Dans un article publié par Nature, une équipe de QuEra Computing, de l’université Harvard et du MIT ont annoncé une première mondiale : la distillation d’états magiques sur des qubits logiques. Ainsi, en exploitant un ordinateur quantique à atomes neutres, le protocole, imaginé il y a vingt ans, parvient à purifier des états quantiques imparfaits pour les porter à une fidélité supérieure à 99%. Ce succès marque une étape majeure vers une informatique quantique universelle, tolérante aux fautes et capable d’effectuer des calculs inaccessibles aux ordinateurs classiques.
Une démonstration inédite
Reprenant concept théorisé en 2004 par Sergey Bravyi et Alexei Kitaev, l’équipe a mis en œuvre un schéma de distillation dit « 5-pour-1 » : cinq états magiques de faible qualité sont combinés pour en générer un unique, dont la fidélité grimpe de 95,1% à 99,4% pour des codes de couleur de distance 3, et de 92,5% à 98,6% pour des codes de distance 5. La réduction d’erreurs logiques par un facteur de 6 à 8, résultat jusque-là virtuel, prend vie dans la couche logique d’un appareil entièrement fonctionnel.
Au cœur de démonstration, le protocole 5-pour-1 repose sur plusieurs cycles successifs de portes de Clifford transversales et de mesures sélectives.
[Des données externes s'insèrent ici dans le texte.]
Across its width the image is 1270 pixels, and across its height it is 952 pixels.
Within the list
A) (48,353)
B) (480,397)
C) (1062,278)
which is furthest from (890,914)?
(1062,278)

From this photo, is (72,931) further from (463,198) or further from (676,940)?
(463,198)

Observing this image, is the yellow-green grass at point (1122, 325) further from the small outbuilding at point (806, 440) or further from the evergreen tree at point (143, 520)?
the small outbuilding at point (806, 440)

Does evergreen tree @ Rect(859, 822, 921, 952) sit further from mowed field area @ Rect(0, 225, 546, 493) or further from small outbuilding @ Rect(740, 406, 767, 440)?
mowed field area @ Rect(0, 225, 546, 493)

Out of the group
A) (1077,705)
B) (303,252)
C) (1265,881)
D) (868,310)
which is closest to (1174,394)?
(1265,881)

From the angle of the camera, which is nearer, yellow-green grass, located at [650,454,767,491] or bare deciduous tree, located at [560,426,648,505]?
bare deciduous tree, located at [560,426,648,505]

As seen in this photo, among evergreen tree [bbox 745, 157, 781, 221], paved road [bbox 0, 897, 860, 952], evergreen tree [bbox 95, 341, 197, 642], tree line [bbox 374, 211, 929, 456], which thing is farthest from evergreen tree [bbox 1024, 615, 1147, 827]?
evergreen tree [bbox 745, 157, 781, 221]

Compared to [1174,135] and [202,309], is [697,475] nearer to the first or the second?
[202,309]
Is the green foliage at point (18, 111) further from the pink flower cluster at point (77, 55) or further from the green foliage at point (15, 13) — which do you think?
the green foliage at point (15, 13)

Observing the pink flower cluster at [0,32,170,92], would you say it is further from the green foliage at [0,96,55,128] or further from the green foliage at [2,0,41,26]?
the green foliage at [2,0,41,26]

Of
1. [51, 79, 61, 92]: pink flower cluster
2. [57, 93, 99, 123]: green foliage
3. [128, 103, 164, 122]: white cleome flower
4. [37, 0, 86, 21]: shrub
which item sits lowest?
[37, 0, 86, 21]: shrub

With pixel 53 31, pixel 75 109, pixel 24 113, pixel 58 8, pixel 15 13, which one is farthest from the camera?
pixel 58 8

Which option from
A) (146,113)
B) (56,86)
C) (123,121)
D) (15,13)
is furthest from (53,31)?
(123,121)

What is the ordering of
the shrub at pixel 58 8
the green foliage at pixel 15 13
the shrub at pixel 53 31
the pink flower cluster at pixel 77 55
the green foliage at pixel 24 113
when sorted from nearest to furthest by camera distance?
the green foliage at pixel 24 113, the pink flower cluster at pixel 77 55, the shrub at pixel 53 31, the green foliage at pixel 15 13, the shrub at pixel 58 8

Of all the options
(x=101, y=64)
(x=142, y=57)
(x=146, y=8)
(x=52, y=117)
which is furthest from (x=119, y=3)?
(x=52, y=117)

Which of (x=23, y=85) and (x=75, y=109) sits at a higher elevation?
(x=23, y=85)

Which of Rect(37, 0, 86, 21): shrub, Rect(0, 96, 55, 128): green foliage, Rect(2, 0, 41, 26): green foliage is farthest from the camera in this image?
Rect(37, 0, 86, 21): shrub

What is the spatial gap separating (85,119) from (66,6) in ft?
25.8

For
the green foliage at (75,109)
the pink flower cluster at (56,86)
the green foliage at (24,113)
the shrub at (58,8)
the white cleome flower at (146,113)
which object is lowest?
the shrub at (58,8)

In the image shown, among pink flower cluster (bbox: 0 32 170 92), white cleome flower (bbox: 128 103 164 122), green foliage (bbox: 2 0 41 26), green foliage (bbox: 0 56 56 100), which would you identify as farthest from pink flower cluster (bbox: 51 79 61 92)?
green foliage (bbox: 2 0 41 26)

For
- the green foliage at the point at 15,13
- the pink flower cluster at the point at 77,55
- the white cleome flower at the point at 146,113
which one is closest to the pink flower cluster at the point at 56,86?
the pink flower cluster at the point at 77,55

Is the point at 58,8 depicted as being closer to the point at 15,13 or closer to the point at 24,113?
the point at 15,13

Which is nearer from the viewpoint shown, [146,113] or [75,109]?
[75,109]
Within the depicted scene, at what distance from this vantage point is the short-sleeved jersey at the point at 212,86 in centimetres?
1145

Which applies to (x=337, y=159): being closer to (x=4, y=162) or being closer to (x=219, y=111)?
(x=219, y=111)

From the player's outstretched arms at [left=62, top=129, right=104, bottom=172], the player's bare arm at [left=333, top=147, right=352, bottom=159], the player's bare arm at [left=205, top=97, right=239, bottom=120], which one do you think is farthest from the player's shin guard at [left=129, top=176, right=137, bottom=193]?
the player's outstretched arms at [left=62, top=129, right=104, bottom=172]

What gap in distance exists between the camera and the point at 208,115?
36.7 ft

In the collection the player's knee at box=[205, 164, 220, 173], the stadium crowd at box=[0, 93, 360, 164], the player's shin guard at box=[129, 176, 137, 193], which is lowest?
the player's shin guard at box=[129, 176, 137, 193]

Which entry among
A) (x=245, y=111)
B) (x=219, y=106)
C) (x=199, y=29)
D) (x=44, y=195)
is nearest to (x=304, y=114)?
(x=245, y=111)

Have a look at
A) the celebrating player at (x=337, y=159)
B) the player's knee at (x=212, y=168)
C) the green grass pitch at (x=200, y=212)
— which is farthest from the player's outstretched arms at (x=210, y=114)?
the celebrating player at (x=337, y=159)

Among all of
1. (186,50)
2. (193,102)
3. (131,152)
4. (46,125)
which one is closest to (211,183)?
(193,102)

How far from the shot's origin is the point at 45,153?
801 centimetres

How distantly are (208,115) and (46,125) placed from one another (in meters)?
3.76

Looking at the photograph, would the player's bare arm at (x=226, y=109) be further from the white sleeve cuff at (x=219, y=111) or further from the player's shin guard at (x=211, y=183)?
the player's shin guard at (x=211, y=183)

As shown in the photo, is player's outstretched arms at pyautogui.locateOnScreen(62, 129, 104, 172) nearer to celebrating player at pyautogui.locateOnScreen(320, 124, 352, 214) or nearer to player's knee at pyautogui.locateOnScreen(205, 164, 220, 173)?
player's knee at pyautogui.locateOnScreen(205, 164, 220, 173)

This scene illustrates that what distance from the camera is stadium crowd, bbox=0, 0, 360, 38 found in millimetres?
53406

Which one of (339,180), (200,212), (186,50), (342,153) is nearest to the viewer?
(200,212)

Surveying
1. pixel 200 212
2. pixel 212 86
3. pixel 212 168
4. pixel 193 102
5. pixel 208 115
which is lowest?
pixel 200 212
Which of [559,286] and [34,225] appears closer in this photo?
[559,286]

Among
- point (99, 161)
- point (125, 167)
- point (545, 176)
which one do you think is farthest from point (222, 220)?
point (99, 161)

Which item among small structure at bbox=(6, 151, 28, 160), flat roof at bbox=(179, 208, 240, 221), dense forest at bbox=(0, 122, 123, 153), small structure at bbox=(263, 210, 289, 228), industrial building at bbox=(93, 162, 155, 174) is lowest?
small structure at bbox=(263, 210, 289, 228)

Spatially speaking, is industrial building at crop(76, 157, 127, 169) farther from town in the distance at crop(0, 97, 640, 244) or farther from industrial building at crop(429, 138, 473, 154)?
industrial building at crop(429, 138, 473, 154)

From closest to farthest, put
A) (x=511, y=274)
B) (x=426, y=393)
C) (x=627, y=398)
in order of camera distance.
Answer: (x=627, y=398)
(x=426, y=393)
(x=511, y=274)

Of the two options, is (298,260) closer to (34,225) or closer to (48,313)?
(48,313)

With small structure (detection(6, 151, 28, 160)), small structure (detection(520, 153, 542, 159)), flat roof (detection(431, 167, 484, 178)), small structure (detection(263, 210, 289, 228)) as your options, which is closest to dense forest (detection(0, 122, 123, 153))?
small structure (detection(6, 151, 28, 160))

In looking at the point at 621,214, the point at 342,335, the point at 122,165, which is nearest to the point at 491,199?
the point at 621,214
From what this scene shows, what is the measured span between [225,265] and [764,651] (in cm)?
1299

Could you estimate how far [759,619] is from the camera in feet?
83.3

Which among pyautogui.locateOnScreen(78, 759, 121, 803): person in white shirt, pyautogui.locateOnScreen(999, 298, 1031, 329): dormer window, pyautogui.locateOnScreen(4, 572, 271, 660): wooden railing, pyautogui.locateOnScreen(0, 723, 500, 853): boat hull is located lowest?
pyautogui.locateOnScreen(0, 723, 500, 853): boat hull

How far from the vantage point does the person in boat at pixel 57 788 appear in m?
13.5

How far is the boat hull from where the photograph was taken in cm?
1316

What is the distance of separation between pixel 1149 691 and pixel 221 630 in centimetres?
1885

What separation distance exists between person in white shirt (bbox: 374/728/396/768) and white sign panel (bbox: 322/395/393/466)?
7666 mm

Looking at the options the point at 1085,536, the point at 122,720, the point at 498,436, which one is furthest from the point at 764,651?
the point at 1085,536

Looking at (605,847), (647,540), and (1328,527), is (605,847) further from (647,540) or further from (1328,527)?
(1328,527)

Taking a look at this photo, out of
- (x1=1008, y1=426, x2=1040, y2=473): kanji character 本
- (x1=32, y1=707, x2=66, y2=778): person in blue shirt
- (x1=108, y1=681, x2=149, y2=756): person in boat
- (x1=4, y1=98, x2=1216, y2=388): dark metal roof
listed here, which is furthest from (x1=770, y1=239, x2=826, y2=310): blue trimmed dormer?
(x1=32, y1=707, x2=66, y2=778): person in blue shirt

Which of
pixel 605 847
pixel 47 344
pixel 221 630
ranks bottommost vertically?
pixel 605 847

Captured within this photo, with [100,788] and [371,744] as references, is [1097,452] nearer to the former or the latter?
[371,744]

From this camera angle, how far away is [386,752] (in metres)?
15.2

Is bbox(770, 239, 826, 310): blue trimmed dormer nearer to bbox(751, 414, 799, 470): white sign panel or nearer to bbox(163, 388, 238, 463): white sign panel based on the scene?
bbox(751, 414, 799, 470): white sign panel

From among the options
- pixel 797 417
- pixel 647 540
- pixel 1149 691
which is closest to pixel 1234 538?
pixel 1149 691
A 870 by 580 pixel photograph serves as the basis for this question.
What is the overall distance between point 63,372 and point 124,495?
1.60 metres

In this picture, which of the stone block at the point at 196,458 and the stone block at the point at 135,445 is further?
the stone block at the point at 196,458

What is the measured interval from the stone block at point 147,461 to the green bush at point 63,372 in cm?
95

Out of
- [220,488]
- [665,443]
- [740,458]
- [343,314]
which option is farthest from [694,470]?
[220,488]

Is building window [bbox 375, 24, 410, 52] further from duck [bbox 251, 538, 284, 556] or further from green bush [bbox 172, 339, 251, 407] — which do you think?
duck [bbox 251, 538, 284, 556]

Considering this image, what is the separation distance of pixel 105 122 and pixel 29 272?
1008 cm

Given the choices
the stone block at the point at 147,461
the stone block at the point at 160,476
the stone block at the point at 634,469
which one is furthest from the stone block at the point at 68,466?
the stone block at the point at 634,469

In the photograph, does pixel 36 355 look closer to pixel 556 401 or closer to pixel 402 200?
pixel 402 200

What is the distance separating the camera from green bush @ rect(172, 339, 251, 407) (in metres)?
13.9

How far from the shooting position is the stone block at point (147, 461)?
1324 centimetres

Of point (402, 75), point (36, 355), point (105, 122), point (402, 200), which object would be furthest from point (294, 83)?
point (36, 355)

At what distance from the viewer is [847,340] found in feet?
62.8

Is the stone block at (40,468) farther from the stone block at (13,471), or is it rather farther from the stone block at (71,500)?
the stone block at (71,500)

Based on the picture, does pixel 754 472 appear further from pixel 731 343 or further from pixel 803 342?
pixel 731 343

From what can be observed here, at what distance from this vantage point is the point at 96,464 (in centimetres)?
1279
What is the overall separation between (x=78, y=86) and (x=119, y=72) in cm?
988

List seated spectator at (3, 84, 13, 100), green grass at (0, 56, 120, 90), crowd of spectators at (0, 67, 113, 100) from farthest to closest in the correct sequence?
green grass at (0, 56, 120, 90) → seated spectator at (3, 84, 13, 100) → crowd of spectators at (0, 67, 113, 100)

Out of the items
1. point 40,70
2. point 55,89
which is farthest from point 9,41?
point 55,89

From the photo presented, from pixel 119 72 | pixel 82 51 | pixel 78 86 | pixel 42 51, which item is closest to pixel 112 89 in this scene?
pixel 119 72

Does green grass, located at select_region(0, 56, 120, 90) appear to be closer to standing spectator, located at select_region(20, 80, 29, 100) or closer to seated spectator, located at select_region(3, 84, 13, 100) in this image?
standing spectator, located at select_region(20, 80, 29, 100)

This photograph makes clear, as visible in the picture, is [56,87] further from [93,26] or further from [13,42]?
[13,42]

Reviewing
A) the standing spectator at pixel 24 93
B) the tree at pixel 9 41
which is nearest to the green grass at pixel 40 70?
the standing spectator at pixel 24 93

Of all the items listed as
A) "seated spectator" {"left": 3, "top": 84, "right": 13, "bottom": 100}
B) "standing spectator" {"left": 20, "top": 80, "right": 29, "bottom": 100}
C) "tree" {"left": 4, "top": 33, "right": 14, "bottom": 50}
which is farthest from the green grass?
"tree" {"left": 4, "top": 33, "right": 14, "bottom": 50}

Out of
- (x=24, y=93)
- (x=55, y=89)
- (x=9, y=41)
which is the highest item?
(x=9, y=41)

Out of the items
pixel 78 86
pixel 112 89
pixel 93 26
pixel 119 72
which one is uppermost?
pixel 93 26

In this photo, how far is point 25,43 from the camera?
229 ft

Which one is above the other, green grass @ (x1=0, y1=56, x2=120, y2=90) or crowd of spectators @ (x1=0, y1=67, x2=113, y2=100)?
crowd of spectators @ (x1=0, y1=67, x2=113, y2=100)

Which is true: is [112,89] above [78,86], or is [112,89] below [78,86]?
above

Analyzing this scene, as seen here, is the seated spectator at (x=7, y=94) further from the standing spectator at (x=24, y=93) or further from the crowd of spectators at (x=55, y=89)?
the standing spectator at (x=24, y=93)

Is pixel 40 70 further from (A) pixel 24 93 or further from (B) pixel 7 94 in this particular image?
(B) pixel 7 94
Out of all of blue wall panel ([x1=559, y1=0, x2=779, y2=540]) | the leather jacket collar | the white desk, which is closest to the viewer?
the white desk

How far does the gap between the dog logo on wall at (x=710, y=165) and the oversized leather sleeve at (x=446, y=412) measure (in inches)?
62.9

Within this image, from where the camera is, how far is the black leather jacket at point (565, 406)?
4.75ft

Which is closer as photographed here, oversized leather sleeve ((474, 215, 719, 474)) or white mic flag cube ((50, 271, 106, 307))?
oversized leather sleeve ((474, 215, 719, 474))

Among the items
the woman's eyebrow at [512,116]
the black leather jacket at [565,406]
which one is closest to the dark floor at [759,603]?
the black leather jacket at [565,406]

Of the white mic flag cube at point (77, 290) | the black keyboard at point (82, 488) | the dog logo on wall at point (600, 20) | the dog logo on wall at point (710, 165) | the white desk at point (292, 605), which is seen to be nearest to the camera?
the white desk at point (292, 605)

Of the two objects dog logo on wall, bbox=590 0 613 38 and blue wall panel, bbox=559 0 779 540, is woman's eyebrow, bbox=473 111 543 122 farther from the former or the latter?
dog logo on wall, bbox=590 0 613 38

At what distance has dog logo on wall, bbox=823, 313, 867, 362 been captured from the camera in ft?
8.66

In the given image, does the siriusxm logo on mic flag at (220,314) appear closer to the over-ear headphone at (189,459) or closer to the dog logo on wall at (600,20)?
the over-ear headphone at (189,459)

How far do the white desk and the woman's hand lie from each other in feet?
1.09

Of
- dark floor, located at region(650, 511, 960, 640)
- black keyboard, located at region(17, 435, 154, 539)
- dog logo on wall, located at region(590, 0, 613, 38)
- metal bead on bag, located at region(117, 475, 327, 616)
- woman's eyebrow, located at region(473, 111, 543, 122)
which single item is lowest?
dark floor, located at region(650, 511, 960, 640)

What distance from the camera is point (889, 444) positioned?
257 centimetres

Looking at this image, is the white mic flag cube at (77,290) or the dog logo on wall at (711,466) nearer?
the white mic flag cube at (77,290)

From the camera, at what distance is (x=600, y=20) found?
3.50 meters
Objectif ? Sélectionner à chaque niveau les combinaisons d’états magiques qui satisfont aux critères de pureté, au prix d’une consommation de ressources quantiques. Grâce à Gemini, un ordinateur quantique de QuEra à atomes neutres, chaque étape s’exécute en parallèle sur plusieurs usines d’états magiques, optimisant ainsi cadence et rendement.
Les résultats chiffrés :
- Codes de couleur distance 3 : fidélité initiale de 95,1% portée à 99,4%.
- Codes de couleur distance 5 : fidélité initiale de 92,5% portée à 98,6%.
- Réduction d’erreurs logiques jusqu’à huit fois moins élevée qu’à l’entrée du processus.
La plateforme à atomes neutres offre trois atouts majeurs :
- Encodage logique parallèle : l’exécution simultanée de plusieurs usines d’états magiques.
- Reconfigurabilité dynamique : le réarrangement des atomes en cours de circuit, pour optimiser placement et interactions.
- Système de contrôle optique sophistiqué : adressage individuel et transport collectif d’atomes, garant d’une manipulation précise.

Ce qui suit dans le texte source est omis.